Multiple examples of this clashing system is shown through the subtle hints of ghostly chilling voices being layered over the random blurs and beeps of robotic machinery that echoes while Black Milk delivers his verses. It is one of the highlights of Glitches In The Break as it resembles something much deeper than just making sound and creating music; it is a certain level of genius that is unparalleled by Black Milk’s decision on choosing his beat selection. The instruments’ themselves seem to act and be as their own entity, able to shift and constrict within the production aspect that both challenges and assists the rhymes. The rapidly shifting tempos are an example of constricted on the MC and making him feel like he is enclosed within the outlandish beast that entitles itself as the production, but it also remains as the strong point to see the rhymes being transmitted with near ease.
“G (Feat. Guilty Simpson)” is a track that stands to mind as an example of pure simplistic beauty within the gentle piano and the boom-bap beat that sounds as if it was ripped straight from the 1970’s. There is also the rough subject matter that coexists within “G” and it pulls the listener in multiple directions. In one way, the listener experiences the gracefulness behind the instrumental, but then experiences in an entirely different light, the lyrical style where Guilty Simpson explains, “Tucking the clock cleaner for block schemers, because if you’re rocking high sneakers, they might rob ya.
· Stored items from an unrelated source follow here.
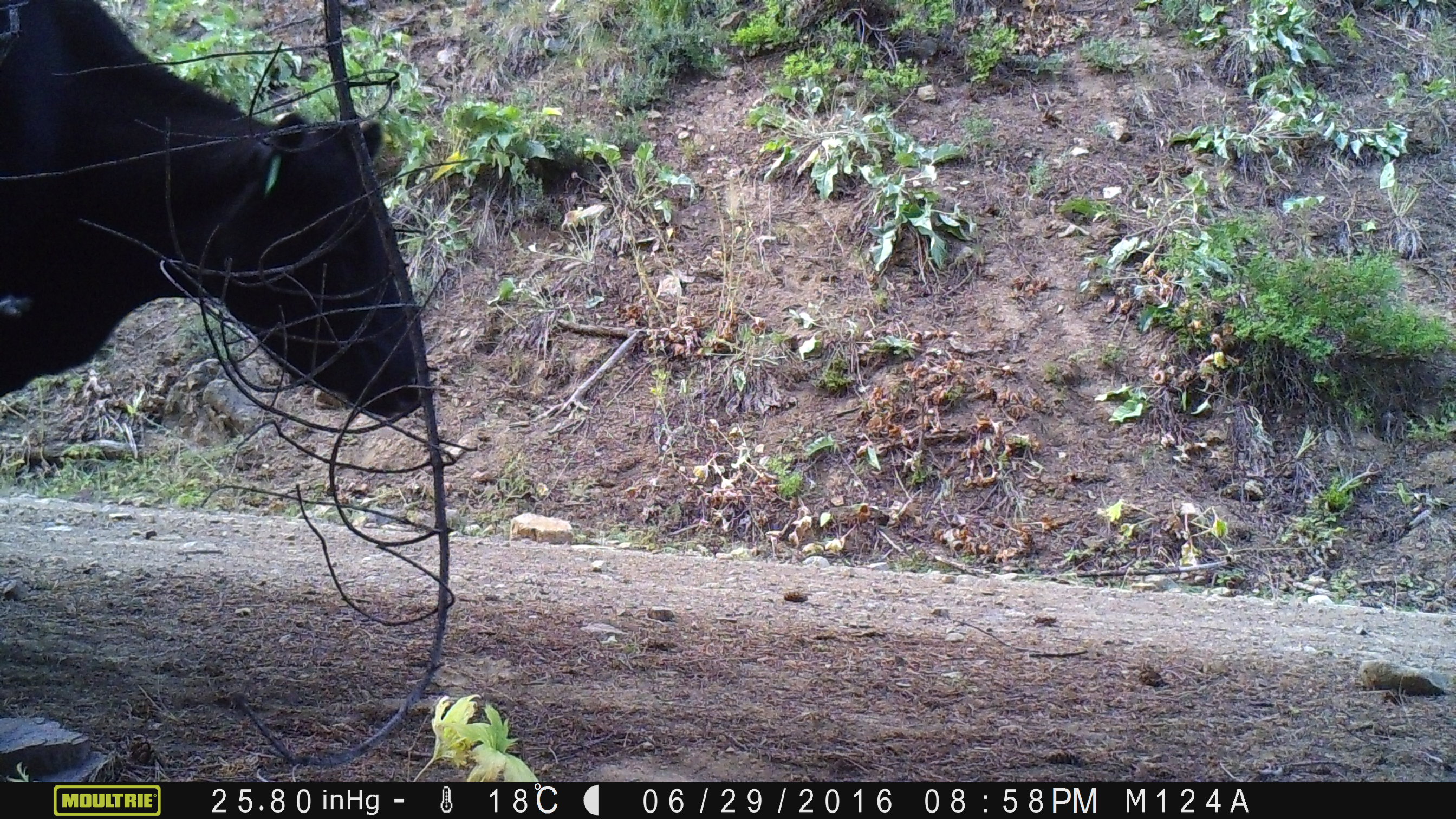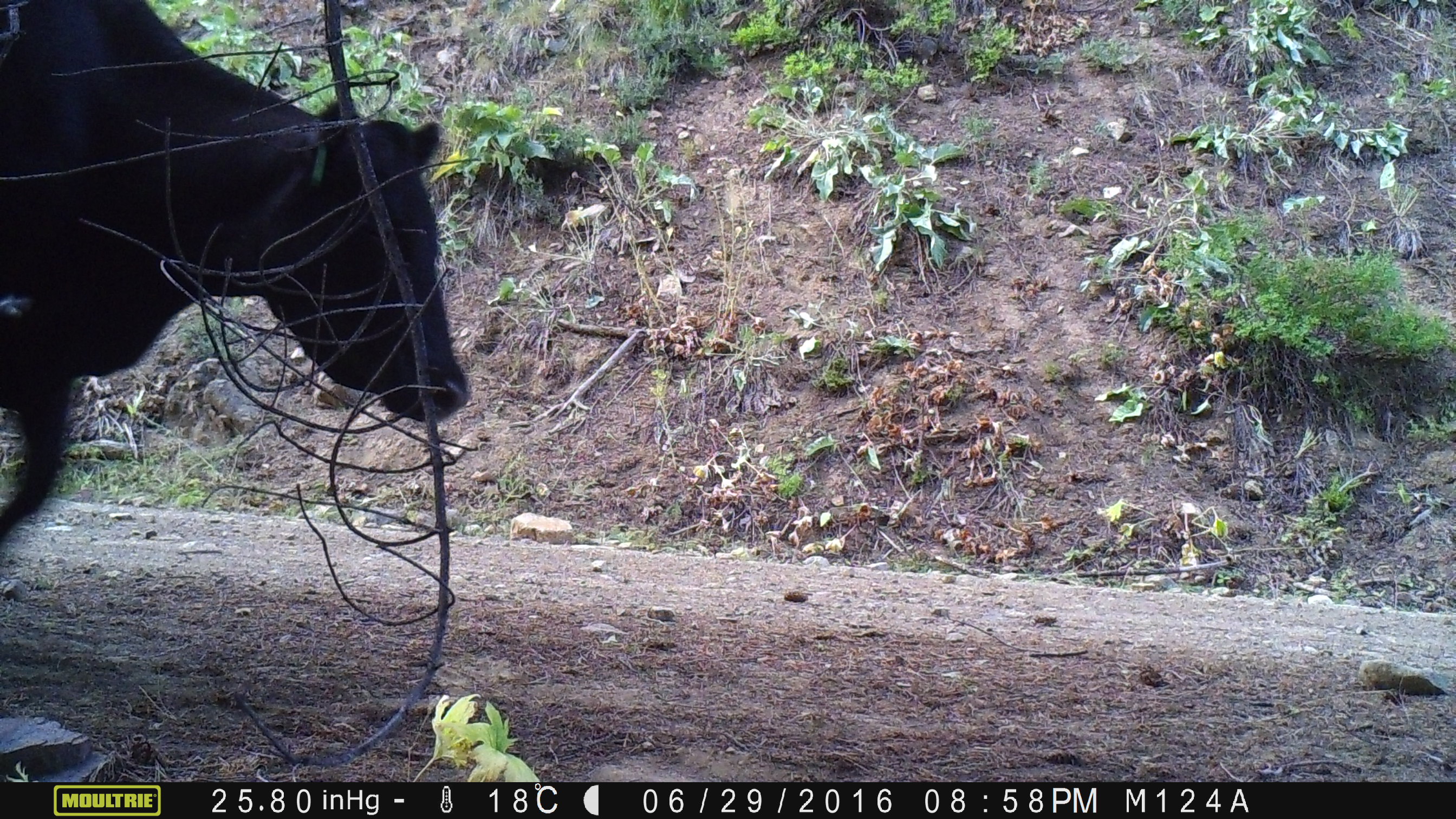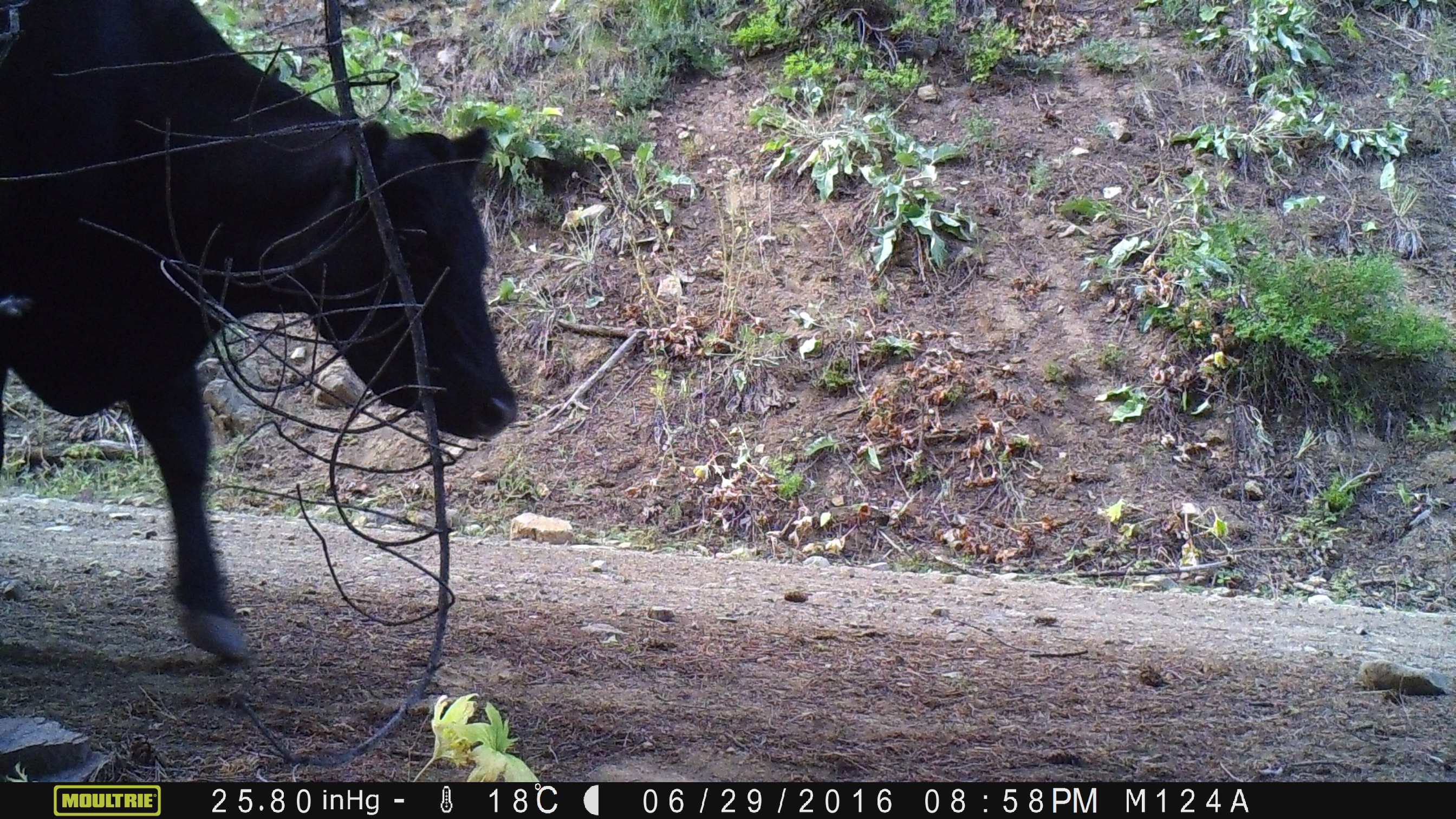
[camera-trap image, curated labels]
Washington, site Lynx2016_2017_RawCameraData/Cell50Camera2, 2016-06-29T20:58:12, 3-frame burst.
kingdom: Animalia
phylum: Chordata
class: Mammalia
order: Artiodactyla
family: Bovidae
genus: Bos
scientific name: Bos taurus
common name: domestic cattle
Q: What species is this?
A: Domestic cattle (Bos taurus).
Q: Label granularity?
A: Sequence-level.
Every day inner city problems, I used to wish my parents chose a condom…” Guilty Simpson then continues on, “I used to hit the studio with a gun tucked, you never know when life imitates art, better then to role play when the game starts.”
With the synthetic powerhouse of instrumentals and the touch of humanity inside the verses, Glitches In The System is a quick, but filling meal that does not outstay its welcome and acts as a returning friend that will always be around for a quick play.